Reproduce every one of the following records verbatim, keeping each character and line break unchanged.

━━ INPUT FOR THIS TASK

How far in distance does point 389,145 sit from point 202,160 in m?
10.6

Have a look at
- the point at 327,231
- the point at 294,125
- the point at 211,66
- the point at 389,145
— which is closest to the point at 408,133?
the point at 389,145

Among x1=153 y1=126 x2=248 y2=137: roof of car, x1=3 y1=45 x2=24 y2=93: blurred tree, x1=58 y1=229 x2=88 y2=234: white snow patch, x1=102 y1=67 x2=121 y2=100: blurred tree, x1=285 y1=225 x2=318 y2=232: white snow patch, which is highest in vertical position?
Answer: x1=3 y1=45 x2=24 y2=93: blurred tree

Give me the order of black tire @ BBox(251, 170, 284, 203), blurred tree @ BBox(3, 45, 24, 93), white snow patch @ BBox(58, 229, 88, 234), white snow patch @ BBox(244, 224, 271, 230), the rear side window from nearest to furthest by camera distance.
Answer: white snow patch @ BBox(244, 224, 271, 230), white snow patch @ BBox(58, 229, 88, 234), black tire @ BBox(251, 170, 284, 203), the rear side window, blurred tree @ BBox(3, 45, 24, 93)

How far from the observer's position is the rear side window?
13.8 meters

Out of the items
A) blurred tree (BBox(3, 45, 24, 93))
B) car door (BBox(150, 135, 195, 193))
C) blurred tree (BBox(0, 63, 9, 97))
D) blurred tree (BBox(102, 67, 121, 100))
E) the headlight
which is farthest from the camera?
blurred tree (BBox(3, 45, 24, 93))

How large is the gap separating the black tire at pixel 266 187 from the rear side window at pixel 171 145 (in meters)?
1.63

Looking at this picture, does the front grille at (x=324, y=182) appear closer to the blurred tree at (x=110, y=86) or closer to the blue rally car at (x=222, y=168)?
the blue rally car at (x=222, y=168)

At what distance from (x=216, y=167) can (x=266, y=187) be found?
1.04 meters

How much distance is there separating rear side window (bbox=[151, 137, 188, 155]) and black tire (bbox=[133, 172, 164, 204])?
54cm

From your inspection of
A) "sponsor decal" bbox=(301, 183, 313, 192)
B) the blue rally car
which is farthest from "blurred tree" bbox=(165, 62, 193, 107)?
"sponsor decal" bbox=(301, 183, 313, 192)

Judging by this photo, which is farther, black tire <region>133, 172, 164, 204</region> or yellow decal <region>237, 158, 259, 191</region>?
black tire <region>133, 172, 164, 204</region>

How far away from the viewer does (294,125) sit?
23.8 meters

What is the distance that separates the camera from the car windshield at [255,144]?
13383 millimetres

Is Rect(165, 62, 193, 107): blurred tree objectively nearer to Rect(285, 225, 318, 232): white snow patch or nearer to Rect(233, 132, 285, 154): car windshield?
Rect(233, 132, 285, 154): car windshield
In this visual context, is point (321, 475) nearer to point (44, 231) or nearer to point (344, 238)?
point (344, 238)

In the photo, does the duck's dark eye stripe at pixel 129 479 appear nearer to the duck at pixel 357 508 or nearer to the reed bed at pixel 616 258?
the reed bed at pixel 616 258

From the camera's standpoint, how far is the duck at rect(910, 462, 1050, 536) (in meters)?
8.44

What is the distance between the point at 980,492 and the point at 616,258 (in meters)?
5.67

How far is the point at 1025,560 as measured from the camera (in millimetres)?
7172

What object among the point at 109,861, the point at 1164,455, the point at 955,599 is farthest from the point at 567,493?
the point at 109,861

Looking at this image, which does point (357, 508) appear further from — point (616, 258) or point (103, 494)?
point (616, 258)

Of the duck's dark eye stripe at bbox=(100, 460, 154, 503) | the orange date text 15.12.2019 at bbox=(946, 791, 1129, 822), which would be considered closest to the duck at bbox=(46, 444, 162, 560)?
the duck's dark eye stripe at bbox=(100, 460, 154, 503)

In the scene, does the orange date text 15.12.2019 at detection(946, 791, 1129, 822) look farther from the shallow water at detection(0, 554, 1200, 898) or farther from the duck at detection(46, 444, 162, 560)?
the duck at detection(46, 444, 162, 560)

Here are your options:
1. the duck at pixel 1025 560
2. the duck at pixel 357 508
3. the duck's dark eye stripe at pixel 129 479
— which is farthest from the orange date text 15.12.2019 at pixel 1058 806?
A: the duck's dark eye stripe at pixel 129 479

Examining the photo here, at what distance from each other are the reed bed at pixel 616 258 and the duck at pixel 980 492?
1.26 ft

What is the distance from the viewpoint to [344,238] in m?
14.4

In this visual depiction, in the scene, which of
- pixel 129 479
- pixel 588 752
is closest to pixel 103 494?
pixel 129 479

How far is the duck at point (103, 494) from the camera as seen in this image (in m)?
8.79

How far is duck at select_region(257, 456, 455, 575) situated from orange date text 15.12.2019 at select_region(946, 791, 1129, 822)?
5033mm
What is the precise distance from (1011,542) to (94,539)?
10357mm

━━━━

OUTPUT OF THE TASK:
How far in distance does point 389,145 sit from point 202,160 in m?
10.6

Have a look at
- the point at 327,231
- the point at 294,125
- the point at 211,66
- the point at 389,145
— which is closest to the point at 408,133?
the point at 389,145

Among x1=153 y1=126 x2=248 y2=137: roof of car, x1=3 y1=45 x2=24 y2=93: blurred tree, x1=58 y1=229 x2=88 y2=234: white snow patch, x1=102 y1=67 x2=121 y2=100: blurred tree, x1=285 y1=225 x2=318 y2=232: white snow patch, which is highest in vertical position?
Answer: x1=3 y1=45 x2=24 y2=93: blurred tree

Give me the order of black tire @ BBox(251, 170, 284, 203), blurred tree @ BBox(3, 45, 24, 93), white snow patch @ BBox(58, 229, 88, 234), white snow patch @ BBox(244, 224, 271, 230), the rear side window from nearest to furthest by camera distance.
Answer: white snow patch @ BBox(244, 224, 271, 230), white snow patch @ BBox(58, 229, 88, 234), black tire @ BBox(251, 170, 284, 203), the rear side window, blurred tree @ BBox(3, 45, 24, 93)

How far from the observer's position is the rear side window?
13.8 meters

Out of the items
A) blurred tree (BBox(3, 45, 24, 93))
B) car door (BBox(150, 135, 195, 193))
C) blurred tree (BBox(0, 63, 9, 97))
D) blurred tree (BBox(102, 67, 121, 100))
E) the headlight
which is farthest from the camera?
blurred tree (BBox(3, 45, 24, 93))

How large is the gap separating the black tire at pixel 266 187 from the rear side window at pixel 171 145 (in meters)?
1.63

Looking at this picture, does the front grille at (x=324, y=182) appear closer to the blurred tree at (x=110, y=86) or closer to the blue rally car at (x=222, y=168)?
the blue rally car at (x=222, y=168)

At what distance from (x=216, y=167) can (x=266, y=187) be found?
1.04 meters

How much distance is there separating rear side window (bbox=[151, 137, 188, 155]) and black tire (bbox=[133, 172, 164, 204])?
54cm

From your inspection of
A) "sponsor decal" bbox=(301, 183, 313, 192)
B) the blue rally car
which is farthest from "blurred tree" bbox=(165, 62, 193, 107)?
"sponsor decal" bbox=(301, 183, 313, 192)

Judging by this photo, which is farther, black tire <region>133, 172, 164, 204</region> or yellow decal <region>237, 158, 259, 191</region>?
black tire <region>133, 172, 164, 204</region>

How far away from the viewer does (294,125) sit?
23.8 meters

What is the distance that separates the camera from the car windshield at [255,144]?
13383 millimetres

Is Rect(165, 62, 193, 107): blurred tree objectively nearer to Rect(285, 225, 318, 232): white snow patch or nearer to Rect(233, 132, 285, 154): car windshield?
Rect(233, 132, 285, 154): car windshield
In this visual context, is point (321, 475) nearer to point (44, 231) or nearer to point (344, 238)?
point (344, 238)

In the photo, does the duck's dark eye stripe at pixel 129 479 appear nearer to the duck at pixel 357 508 or nearer to the reed bed at pixel 616 258?
the reed bed at pixel 616 258

From the camera's standpoint, how far is the duck at rect(910, 462, 1050, 536) (in meters)?
8.44

What is the distance between the point at 980,492 and the point at 616,258 (in meters)?
5.67

How far is the point at 1025,560 as measured from the camera (in millimetres)?
7172

What object among the point at 109,861, the point at 1164,455, the point at 955,599 is farthest from the point at 567,493?
the point at 109,861

Looking at this image, which does point (357, 508) appear further from — point (616, 258) or point (103, 494)?
point (616, 258)

Of the duck's dark eye stripe at bbox=(100, 460, 154, 503) | the orange date text 15.12.2019 at bbox=(946, 791, 1129, 822), which would be considered closest to the duck at bbox=(46, 444, 162, 560)?
the duck's dark eye stripe at bbox=(100, 460, 154, 503)

In the scene, does the orange date text 15.12.2019 at detection(946, 791, 1129, 822) look farther from the shallow water at detection(0, 554, 1200, 898) or farther from the duck at detection(46, 444, 162, 560)?
the duck at detection(46, 444, 162, 560)

Here are your options:
1. the duck at pixel 1025 560
2. the duck at pixel 357 508
3. the duck's dark eye stripe at pixel 129 479
— which is farthest from the orange date text 15.12.2019 at pixel 1058 806?
A: the duck's dark eye stripe at pixel 129 479

Examining the photo here, at what distance from each other are the reed bed at pixel 616 258 and the duck at pixel 980 492?
1.26 ft

What is the distance from the viewpoint to [344,238] in m?
14.4

In this visual depiction, in the scene, which of
- pixel 129 479
- pixel 588 752
is closest to pixel 103 494?
pixel 129 479

How far is the duck at point (103, 494) from the camera as seen in this image (in m)?
8.79

How far is duck at select_region(257, 456, 455, 575) situated from orange date text 15.12.2019 at select_region(946, 791, 1129, 822)?
5033mm
What is the precise distance from (1011,542) to (94,539)?
10357mm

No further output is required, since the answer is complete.